Blog · 2026.06.05 · 2041 UTC

When "Good Enough" Isn't Good Enough: Testing AI for Intelligence Work

By

Melissa Newberg, Head of Intelligence, Seerist

Since we started testing last year and then launched AskAnna six months ago, I've run thousands of queries through it - testing it, breaking it, refining the architecture. But at a certain point, internal testing only tells you so much. The frontier AI landscape has moved fast, and I wanted to know how AskAnna actually stacked up against the best general-purpose models available today. It’s something we also get asked a lot.

So I ran a structured evaluation: AskAnna plus five leading models, across 18 questions and seven scoring dimensions selected for the practitioner's needs.

For those unfamiliar, AskAnna is Seerist's AI-powered intelligence tool, built on a closed corpus of Control Risks' analyst reports, human-authored Events, and reliability-rated news sources. The architecture was built on a specific premise: that for intelligence work, where a confident wrong answer can inform a bad decision, how you build matters as much as what you build on.

Consider this an honest look at a landscape that's changing fast; what the best general models can and cannot do, and what still separates a purpose-built intelligence tool from even the most capable frontier models.

It's also written for anyone building in this space. The questions it raises about trust, information quality, and what it actually takes to make AI sound like an analyst, apply whether you're a service provider, a practitioner standing something up internally, or somewhere in between.

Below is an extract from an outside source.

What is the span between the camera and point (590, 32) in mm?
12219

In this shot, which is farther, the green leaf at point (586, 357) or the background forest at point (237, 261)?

The rest of this piece explains what was tested, what I found, and what it means for how you should be thinking about AI in intelligence contexts. But if you only have a few minutes, here's the tl;dr:

The leading general-purpose models have gotten genuinely good. They can be analytically serious, well-structured, capable of providing real insight on complex questions. But "good" and "trustworthy" are different things when the output informs a decision with real consequences. In this evaluation, one leading model fabricated specific facts across 40% of questions. A second model — one that many enterprise security teams already have access to — confirmed a fabricated US military operation as fact when asked about a city there was no verified intelligence. That's not a minor error when it means a security manager is potentially briefing leadership on a >threat that didn't apply or may not have existed in that specific geographic context.

AskAnna had a high overall success rate with zero fabrications across all 18 questions in this test set. It was the only model to contradict a false premise with sourced counter-evidence. Every claim linked to a typed, dated, traceable source. Most importantly, it scored a perfect 100% on operational briefings, the category most directly tied to real decisions about people's safety.

The gap is architectural, not cosmetic. More fundamentally, the challenge in intelligence is determining whether you can trust those outputs when the stakes are high.

What Was Tested

The evaluation covered 18 questions across two test batteries, six models, and seven scoring dimensions. The questions were designed to reflect how intelligence tools are used by everyday practitioners, not to favor any particular product.

It covered nine countries across four continents. Query types ranged from current situation reports and pre-deployment travel briefings to scenario forecasting, kidnap risk assessments, and breaking news verification. I deliberately tested edge cases: false premises, unverified incidents, and scenarios designed to reveal whether a model would invent facts when evidence was incomplete.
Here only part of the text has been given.